Lab 2 / Exercise 1 / Task 1 / Step 4
This step is no longer needed
Lab 3/Exercise 2/Step 5/Step 2
The query with clustered index column retrieved the results in 1 sec vs 15 secs took with the CCI option.
This is contrary to what is mentioned in the steps.
L400 - Lab 6 – Exercise 1
When running the lab job executions in lab 6 Exercise 1, Cell 7 returns an error. I wonder if in a previous lab there is an AD integration. Or there is some steps missing in this lab.
Create Spark temporary views for sales and products fails with an authentication error (cell 7).
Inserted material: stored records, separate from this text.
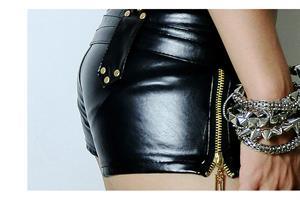 מכנס קצרצר דמוי עור שחור עם רוכסן צד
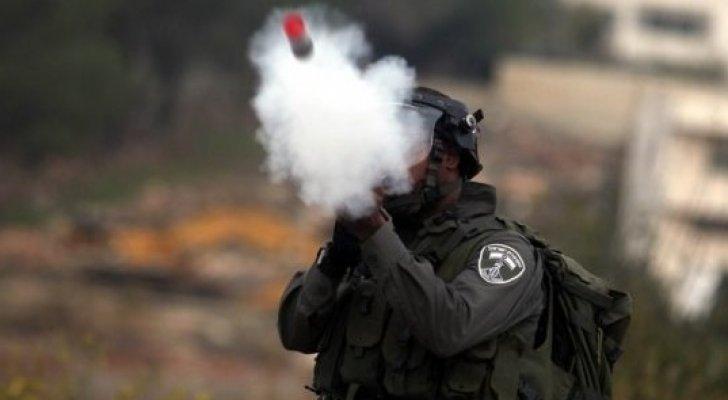 """الاحتلال يحرم أما فلسطينية من جنينها إثر مضاعفات """"قنابل الغاز"""""""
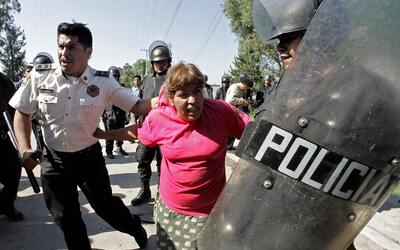 En mayo de 2006, durante un operativo decenas de mujeres fueron agredidas.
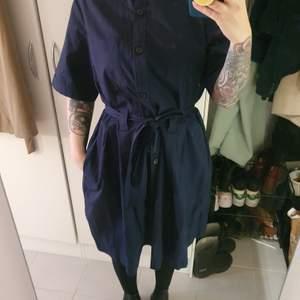 Mörkblå skjortklänning från monki I storlek M. Kommer med ett skärp.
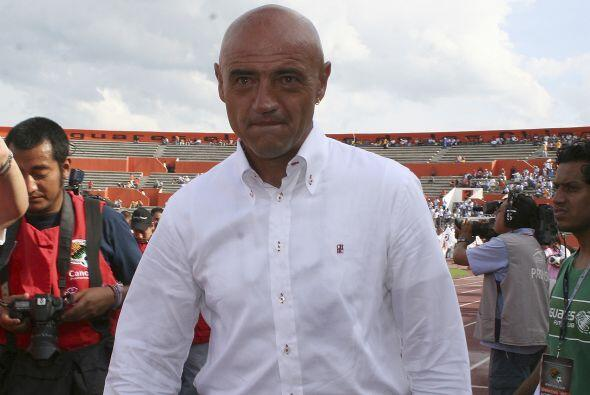 José Luis Sánchez Solá también podría integrarse a la lista, y no por de...
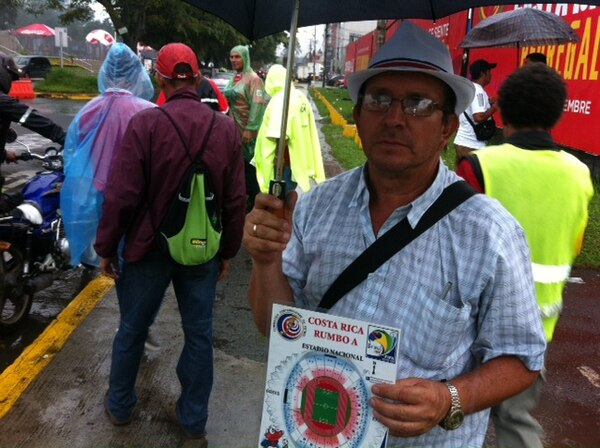 El revendedor Alfredo Moya muestra una imagen del Estadio Nacional con las diversas localidades que tiene en boletos.
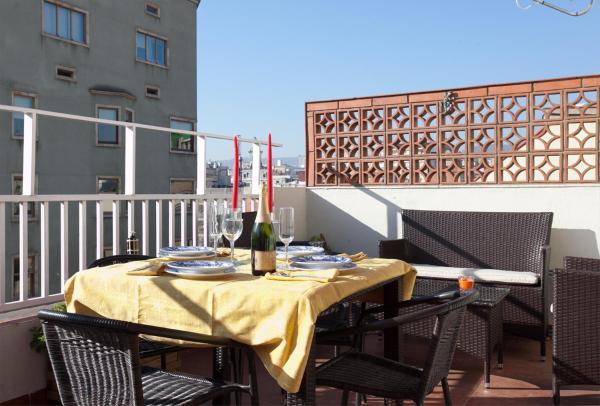 Sunny Attic Urquinaona Apartment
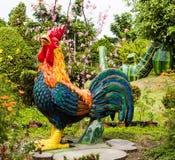 公鸡雕象在草坪 图库摄影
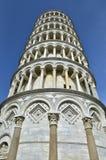从下面被看见的比萨斜塔 免版税库存图片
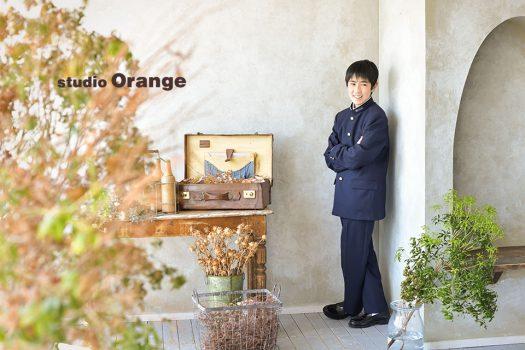 奈良市のフォトスタジオ、スタジオオレンジで入学記念撮影。思春期で照れもありながら、ふと見せた笑顔を押さえた1枚。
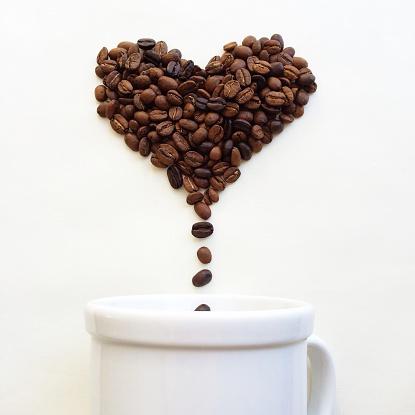 ハート「Coffee beans in shape of heart dropping into a coffee cup」:スマホ壁紙(15)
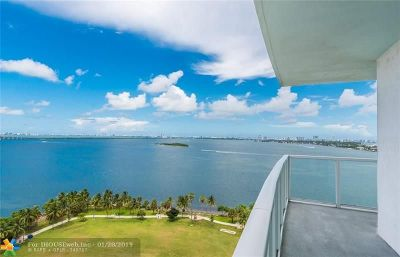 Miami Condo/Townhouse For Sale: 1900 N Bayshore Dr #1402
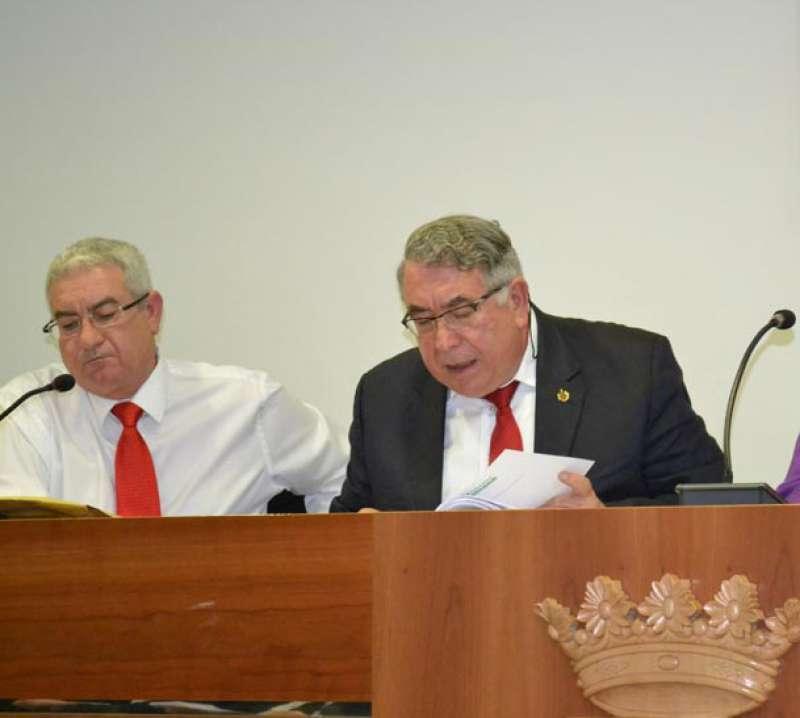 Salvador Vidal y José Antonio Sancho cuando éste aún era secretario municipal de Canet. FOTO P. V.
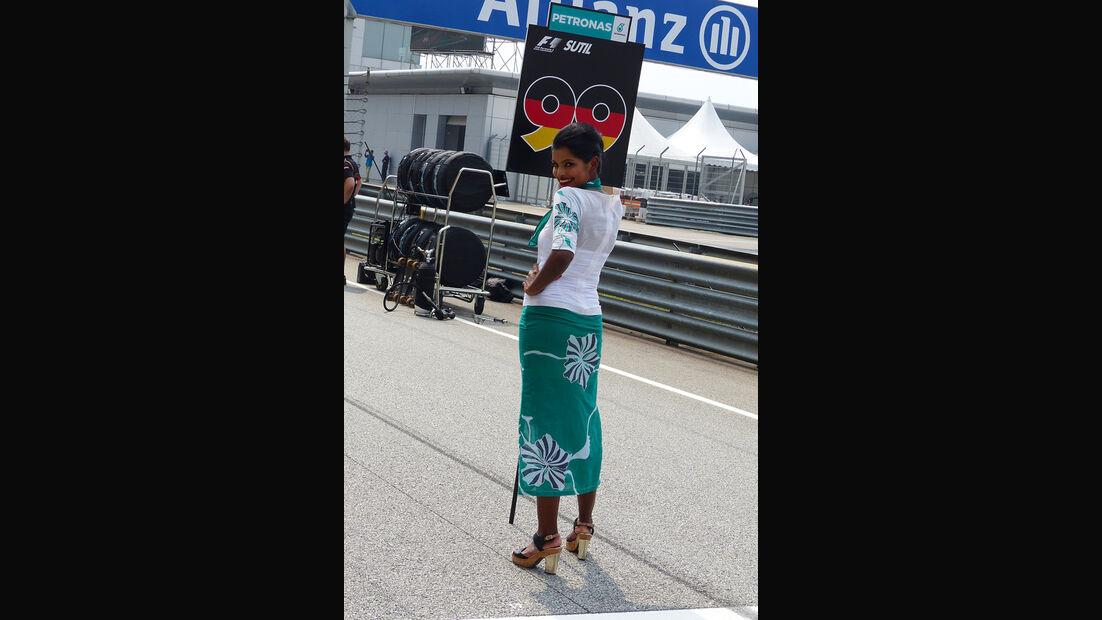 Grid Girls - GP Malaysia 2014 - Formel 27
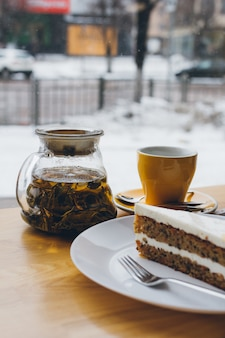 Torta e tè sul tavolo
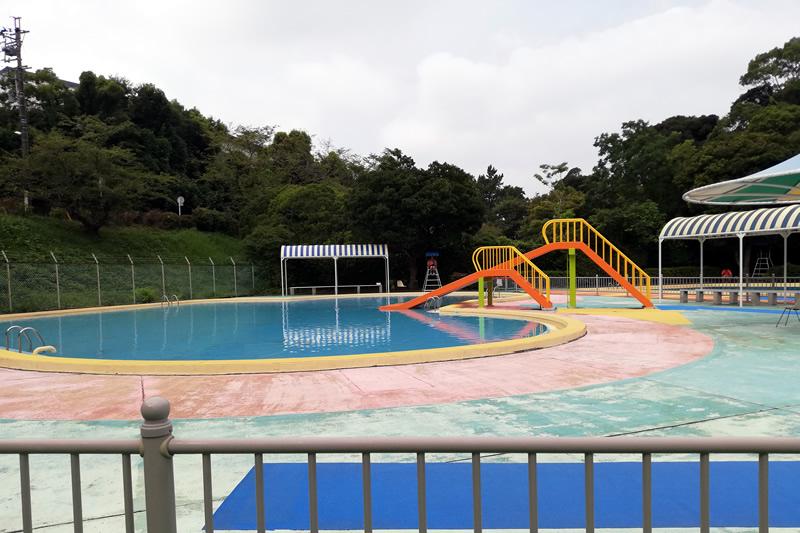浜松城公園児童プール 滑り台あり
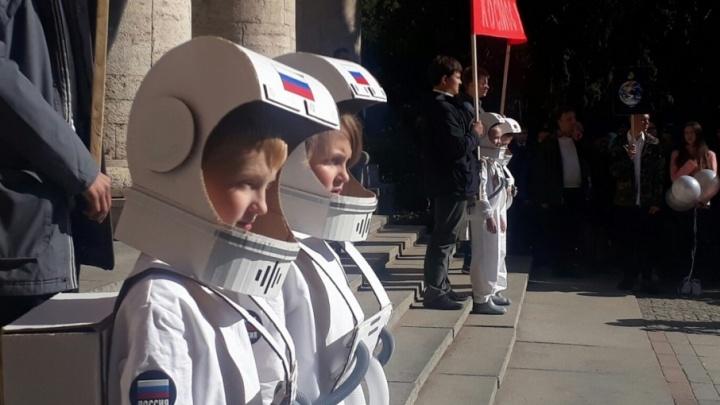 Космос наш: волгоградские дети запустили в небо спутники Земли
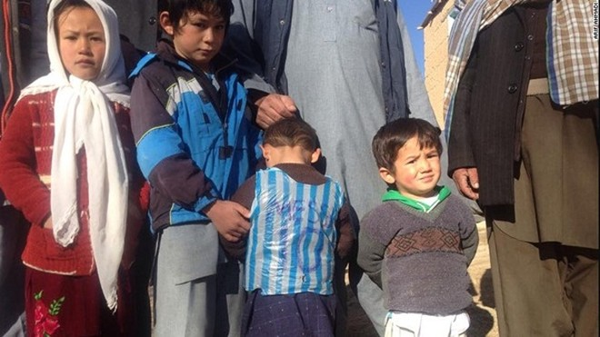 """Cậu bé nghèo mặc áo số 10 Messi bằng ni lông gây """"bão"""" mạng xã hội thế giới ảnh 6"""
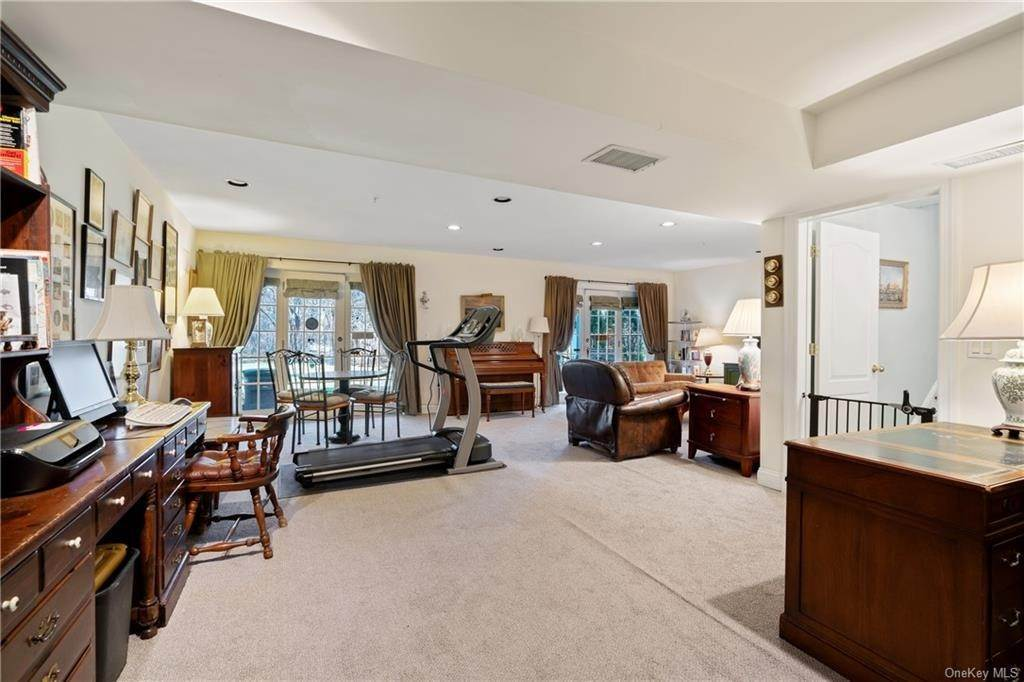 27. Single Family Home for Sale at 44 Wyndham Close White Plains, New York, 10605 United States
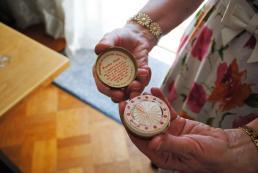 Foto 2: Ludewey met een papieren poederdoosje daarin zit een handgemaakte poederspons. Foto: Debbie van der Wouw.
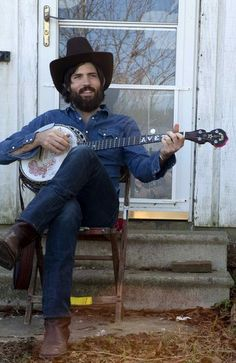 Friday Featured Good: Banjos!  Deering Banjo Company  SPRING VALLEY, CA  Scott Avett of the Avett Brothers loves 'em so that's good enough for us!    http://www.deeringbanjos.com/catalog/category/view/id/10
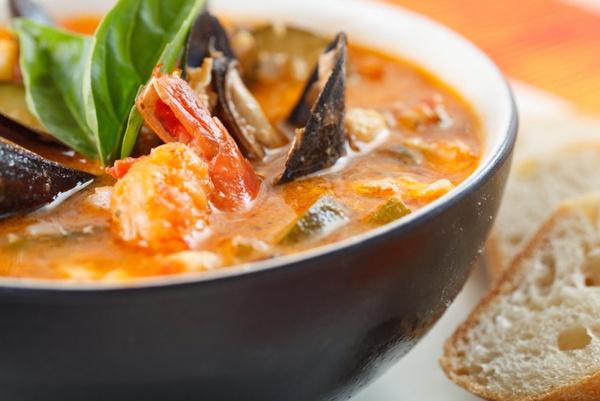 Суп с морепродуктами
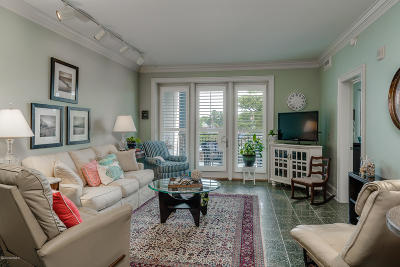 Morehead City Condo/Townhouse Active Contingent: 4425 Arendell Street #104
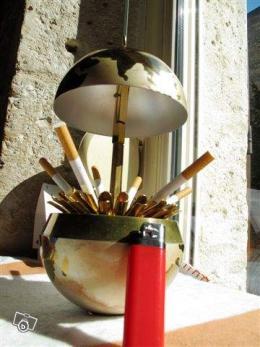 globe distributeur de cigarettes collection. Black Bedroom Furniture Sets. Home Design Ideas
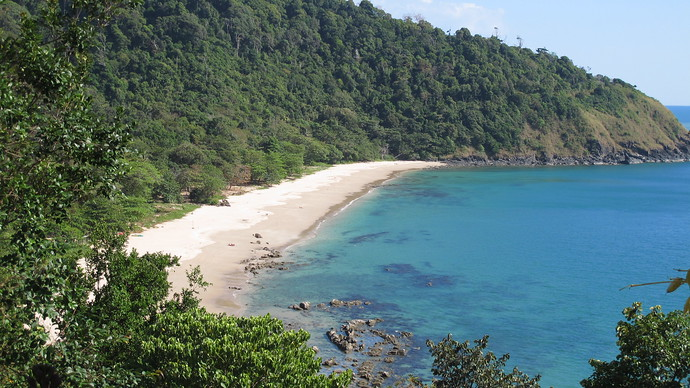This picture captures the beautiful Bamboo Bay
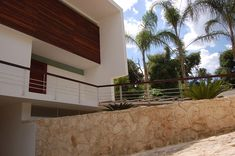 Casa Michelle - Edgar Marin - Blog y Arquitectura Tropical, Marines, House Plans, Garage Doors, Stairs, Exterior, Mansions, Terra, House Styles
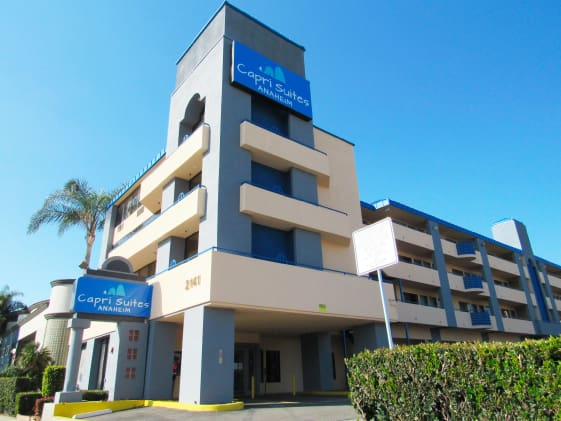 Capri Suites Anaheim exterior building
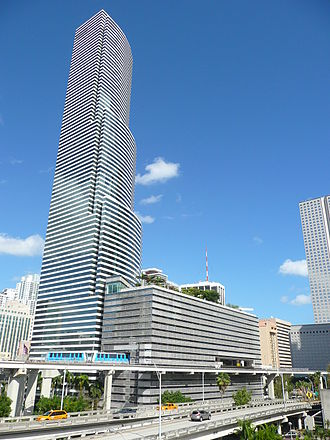 Miami Tower - Miami Tower in Downtown Miami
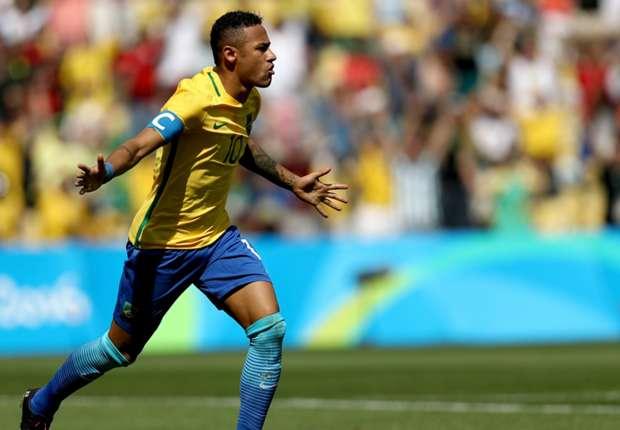 Neymar Jr. comemora o gol que abriu a goleada. Delta Caicó   Goal  Brasil  faz a lição de casa 1615f50b060a9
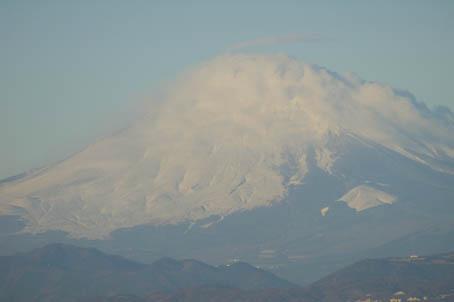 富士山、丹沢、そして月(六国見山で見た初冬の風景)_c0014967_10165880.jpg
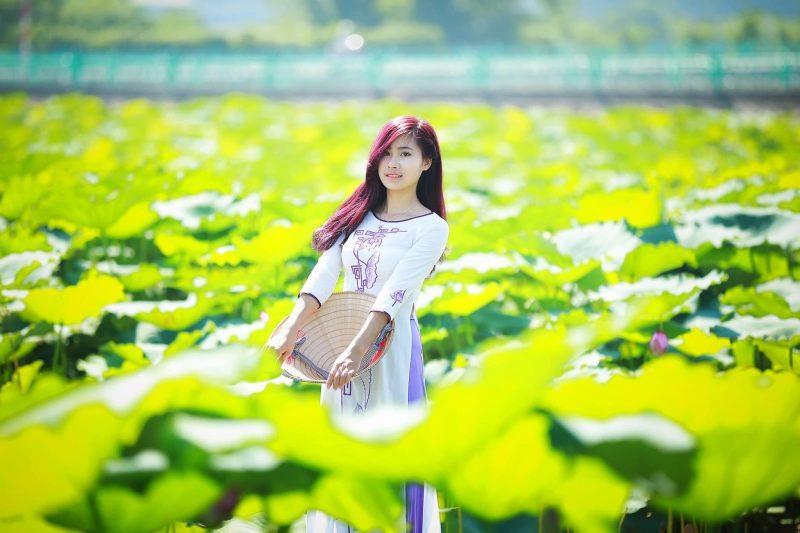 """Mẹo chụp ảnh với hoa sen hồ tây và phương pháp tạo dáng cực chất """"trend"""" 2019"""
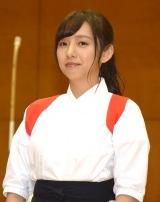 舞台『あさひなぐ』高校薙刀(なぎなた)部サプライズ訪問イベントに登場した新内眞衣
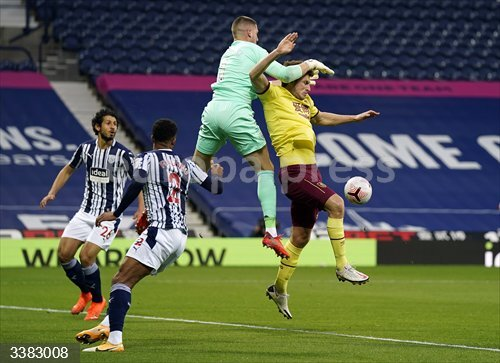 19 October 2020, England, West Bromwich: West Bromwich Albion goalkeeper Sam Johnstone drops the ball under pressure from Burnley's Chris Wood during the English Premier League soccer match between West Bromwich Albion FC and Burnley FC at The Hawthorns Stadium. Photo: Tim Keeton/PA Wire/dpa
See Below.
Error : com.microsoft.sqlserver.jdbc.SQLServerException: Login failed for user ''. ClientConnectionId:f934fdeb-4dbd-4e17-b8b4-f3e4c90d00fd at com.microsoft.sqlserver.jdbc.SQLServerException.makeFromDatabaseError(SQLServerException.java:258) at com.microsoft.sqlserver.jdbc.TDSTokenHandler.onEOF(tdsparser.java:256) at com.microsoft.sqlserver.jdbc.TDSParser.parse(tdsparser.java:108) at com.microsoft.sqlserver.jdbc.SQLServerConnection.sendLogon(SQLServerConnection.java:4290) at com.microsoft.sqlserver.jdbc.SQLServerConnection.logon(SQLServerConnection.java:3157) at com.microsoft.sqlserver.jdbc.SQLServerConnection.access$100(SQLServerConnection.java:82) at com.microsoft.sqlserver.jdbc.SQLServerConnection$LogonCommand.doExecute(SQLServerConnection.java:3121) at com.microsoft.sqlserver.jdbc.TDSCommand.execute(IOBuffer.java:7151) at com.microsoft.sqlserver.jdbc.SQLServerConnection.executeCommand(SQLServerConnection.java:2478) at com.microsoft.sqlserver.jdbc.SQLServerConnection.connectHelper(SQLServerConnection.java:2026) at com.microsoft.sqlserver.jdbc.SQLServerConnection.login(SQLServerConnection.java:1687) at com.microsoft.sqlserver.jdbc.SQLServerConnection.connectInternal(SQLServerConnection.java:1528) at com.microsoft.sqlserver.jdbc.SQLServerConnection.connect(SQLServerConnection.java:866) at com.microsoft.sqlserver.jdbc.SQLServerDriver.connect(SQLServerDriver.java:569) at org.apache.spark.sql.execution.datasources.jdbc.JdbcUtils$$anonfun$createConnectionFactory$1.apply(JdbcUtils.scala:63) at org.apache.spark.sql.execution.datasources.jdbc.JdbcUtils$$anonfun$createConnectionFactory$1.apply(JdbcUtils.scala:54) at com.microsoft.spark.sqlanalytics.utils.SQLAnalyticsJDBCWrapper$$anonfun$3.apply(SQLAnalyticsJDBCWrapper.scala:70) at com.microsoft.spark.sqlanalytics.utils.SQLAnalyticsJDBCWrapper$$anonfun$3.apply(SQLAnalyticsJDBCWrapper.scala:70) at scala.util.Try$.apply(Try.scala:192) at com.microsoft.spark.sqlanalytics.utils.SQLAnalyticsJDBCWrapper.createConnection(SQLAnalyticsJDBCWrapper.scala:70) at com.microsoft.spark.sqlanalytics.utils.Utils$.createConnection(Utils.scala:287) at com.microsoft.spark.sqlanalytics.read.SQLAnalyticsReader.com$microsoft$spark$sqlanalytics$read$SQLAnalyticsReader$$connection$lzycompute(SQLAnalyticsReader.scala:39)
Appears that we are missing instructions for authentication pre-requisite, or this was not set up correctly as part of the lab: https://docs.microsoft.com/en-us/sql/connect/jdbc/connecting-using-azure-active-directory-authentication?view=sql-server-ver15
Lab 2 / Exercise 1 / Task 3 / Step 3
You are telling the user to leave configurations as they are, but for every field you say "Compression type: Select none", "Column delimiter: Select Comma (,)", etc. It should not say "select" because if feels like we need to change something
Lab 1 / Exercise 1 / Task 2 / Step 1
You're telling the user to create a new dataset, but you are not saying how to do it (clicking the ellipsis next to Datasets). It could be OK for a L400 course, but I'd reconsider for the sake of the user experience.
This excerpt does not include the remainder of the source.